Mugabe relents on debt relief plan

27/05/2010 | John Chiahemen

Zimbabwe’s president Robert Mugabe has finally agreed to seek debt relief for his battered country under the Highly Indebted Poor Countries (HIPC) programme – after stubbornly denouncing its terms as humiliating

Zimbabwe’s president Robert Mugabe has finally agreed to seek debt relief for his battered country under the Highly Indebted Poor Countries (HIPC) programme – after stubbornly denouncing its terms as humiliating.

Zimbabwean finance minister Tendai Biti told Emerging Markets in an interview in Abidjan Thursday that a cabinet meeting chaired by Mugabe on March 23 adopted a new debt relief strategy, which includes resort to the HIPC initiative to tackle a $6 billion debt burden.

Biti also said Zimbabwe will meet foreign donors in Oslo on Monday to discuss its critical need for budgetary support. Of $810 million needed in foreign assistance to fund this year’s budget, only $3 million had been received, he said.

Zimbabwe’s economy has been on its knees for more than a decade, and has suffered record levels of unemployment and shortages of food and fuel. Zimbabwe has been unable to sustain a national currency: it adopted the US dollar as legal tender, and Biti said there is no end in sight to dollarization. Mugabe has doggedly spurned debt relief with stringent terms. He has said Zimbabwe would offer its natural resources as collateral for a deal, but both the IMF and the opposition Movement for Democratic Change (MDC) have scoffed at the idea.

“Cabinet agreed on a debt strategy that will include an attempt to use our resources through securitizations and what it called traditional methods,” Biti said. “Traditional methods basically is a euphemism for HIPC. So we now have political consensus around this issue,” he added.

Asked whether Mugabe had fully embraced the HIPC initiative, Biti said: “Of course. It was a cabinet decision.”

-.-.-

### SET PROBLEM A
Retype the article on Zimbabwe's debt relief from "27/05/2010 | John" up to and including "billion debt burden.".

[Scene-based spatial questions]
-.-.-

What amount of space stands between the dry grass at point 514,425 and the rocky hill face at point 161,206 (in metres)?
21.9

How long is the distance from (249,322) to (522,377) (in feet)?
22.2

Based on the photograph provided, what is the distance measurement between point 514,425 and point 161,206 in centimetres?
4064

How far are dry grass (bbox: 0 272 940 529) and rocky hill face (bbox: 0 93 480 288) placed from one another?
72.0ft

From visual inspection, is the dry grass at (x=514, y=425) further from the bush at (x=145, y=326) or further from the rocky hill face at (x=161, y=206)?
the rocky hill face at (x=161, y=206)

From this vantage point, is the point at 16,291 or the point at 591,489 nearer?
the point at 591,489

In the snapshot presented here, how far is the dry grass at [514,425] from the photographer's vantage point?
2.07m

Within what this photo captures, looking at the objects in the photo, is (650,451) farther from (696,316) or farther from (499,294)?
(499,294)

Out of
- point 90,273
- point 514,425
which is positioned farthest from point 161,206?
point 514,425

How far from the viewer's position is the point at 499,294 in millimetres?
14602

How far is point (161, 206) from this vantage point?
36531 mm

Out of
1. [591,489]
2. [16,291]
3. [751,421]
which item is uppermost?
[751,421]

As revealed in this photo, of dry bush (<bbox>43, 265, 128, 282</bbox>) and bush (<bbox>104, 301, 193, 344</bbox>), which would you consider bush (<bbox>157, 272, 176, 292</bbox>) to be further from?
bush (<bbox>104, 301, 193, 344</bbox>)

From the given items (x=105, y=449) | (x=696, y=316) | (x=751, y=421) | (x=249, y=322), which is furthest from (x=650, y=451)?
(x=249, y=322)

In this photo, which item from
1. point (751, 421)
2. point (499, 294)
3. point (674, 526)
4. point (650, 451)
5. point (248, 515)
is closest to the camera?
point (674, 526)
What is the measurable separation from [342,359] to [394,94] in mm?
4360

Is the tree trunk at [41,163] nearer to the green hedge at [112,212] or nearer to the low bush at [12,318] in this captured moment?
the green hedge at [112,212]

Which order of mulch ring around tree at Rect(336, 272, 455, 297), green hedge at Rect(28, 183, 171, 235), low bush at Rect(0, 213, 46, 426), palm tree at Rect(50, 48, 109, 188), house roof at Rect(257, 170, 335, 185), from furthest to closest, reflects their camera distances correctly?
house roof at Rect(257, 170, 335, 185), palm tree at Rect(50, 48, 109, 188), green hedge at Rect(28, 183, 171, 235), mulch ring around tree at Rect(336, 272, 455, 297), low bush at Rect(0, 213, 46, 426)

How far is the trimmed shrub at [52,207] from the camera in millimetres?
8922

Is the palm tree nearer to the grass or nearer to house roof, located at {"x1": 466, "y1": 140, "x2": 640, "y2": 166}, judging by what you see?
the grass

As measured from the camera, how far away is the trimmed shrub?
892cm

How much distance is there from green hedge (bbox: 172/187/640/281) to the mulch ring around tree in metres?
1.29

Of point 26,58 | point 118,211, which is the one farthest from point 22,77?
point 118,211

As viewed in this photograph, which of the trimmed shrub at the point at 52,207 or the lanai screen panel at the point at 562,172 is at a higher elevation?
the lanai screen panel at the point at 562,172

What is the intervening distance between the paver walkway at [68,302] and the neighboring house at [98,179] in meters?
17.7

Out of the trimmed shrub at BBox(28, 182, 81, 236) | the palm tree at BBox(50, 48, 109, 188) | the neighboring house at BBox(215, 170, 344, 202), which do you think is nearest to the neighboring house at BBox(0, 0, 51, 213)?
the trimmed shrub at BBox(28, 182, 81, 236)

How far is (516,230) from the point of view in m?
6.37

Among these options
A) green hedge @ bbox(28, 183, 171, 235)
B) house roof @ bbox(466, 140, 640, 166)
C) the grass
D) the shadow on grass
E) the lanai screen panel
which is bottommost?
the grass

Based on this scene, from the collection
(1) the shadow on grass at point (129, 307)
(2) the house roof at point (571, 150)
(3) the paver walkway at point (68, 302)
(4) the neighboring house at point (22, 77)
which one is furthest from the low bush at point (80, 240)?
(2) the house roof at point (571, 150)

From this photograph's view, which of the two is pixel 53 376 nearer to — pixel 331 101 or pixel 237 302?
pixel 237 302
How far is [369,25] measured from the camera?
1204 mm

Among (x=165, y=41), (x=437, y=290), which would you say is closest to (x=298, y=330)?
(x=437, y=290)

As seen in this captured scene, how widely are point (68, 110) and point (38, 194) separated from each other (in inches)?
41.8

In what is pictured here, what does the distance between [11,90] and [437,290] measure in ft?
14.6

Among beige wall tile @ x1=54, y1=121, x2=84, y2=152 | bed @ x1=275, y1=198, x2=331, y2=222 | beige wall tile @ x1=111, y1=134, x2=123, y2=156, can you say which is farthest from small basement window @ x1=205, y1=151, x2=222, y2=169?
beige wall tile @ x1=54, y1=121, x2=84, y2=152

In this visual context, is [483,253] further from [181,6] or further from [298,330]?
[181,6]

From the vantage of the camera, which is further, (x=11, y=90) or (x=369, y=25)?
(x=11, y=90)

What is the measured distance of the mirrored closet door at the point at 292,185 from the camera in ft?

-.-.-

### SET PROBLEM B
Echo the entries from the line containing "How far is [369,25] measured from the camera?" up to and including the last line of the entries.

### CORRECT RESPONSE A
27/05/2010 | John Chiahemen

Zimbabwe’s president Robert Mugabe has finally agreed to seek debt relief for his battered country under the Highly Indebted Poor Countries (HIPC) programme – after stubbornly denouncing its terms as humiliating

Zimbabwe’s president Robert Mugabe has finally agreed to seek debt relief for his battered country under the Highly Indebted Poor Countries (HIPC) programme – after stubbornly denouncing its terms as humiliating.

Zimbabwean finance minister Tendai Biti told Emerging Markets in an interview in Abidjan Thursday that a cabinet meeting chaired by Mugabe on March 23 adopted a new debt relief strategy, which includes resort to the HIPC initiative to tackle a $6 billion debt burden.

### CORRECT RESPONSE B
How far is [369,25] measured from the camera?
1204 mm

Among (x=165, y=41), (x=437, y=290), which would you say is closest to (x=298, y=330)?
(x=437, y=290)

As seen in this captured scene, how widely are point (68, 110) and point (38, 194) separated from each other (in inches)?
41.8

In what is pictured here, what does the distance between [11,90] and [437,290] measure in ft?
14.6

Among beige wall tile @ x1=54, y1=121, x2=84, y2=152 | bed @ x1=275, y1=198, x2=331, y2=222 | beige wall tile @ x1=111, y1=134, x2=123, y2=156, can you say which is farthest from small basement window @ x1=205, y1=151, x2=222, y2=169?
beige wall tile @ x1=54, y1=121, x2=84, y2=152

In this visual context, is [483,253] further from [181,6] or further from [298,330]?
[181,6]

From the vantage of the camera, which is further, (x=11, y=90) or (x=369, y=25)?
(x=11, y=90)

What is the measured distance of the mirrored closet door at the point at 292,185 from the camera in ft?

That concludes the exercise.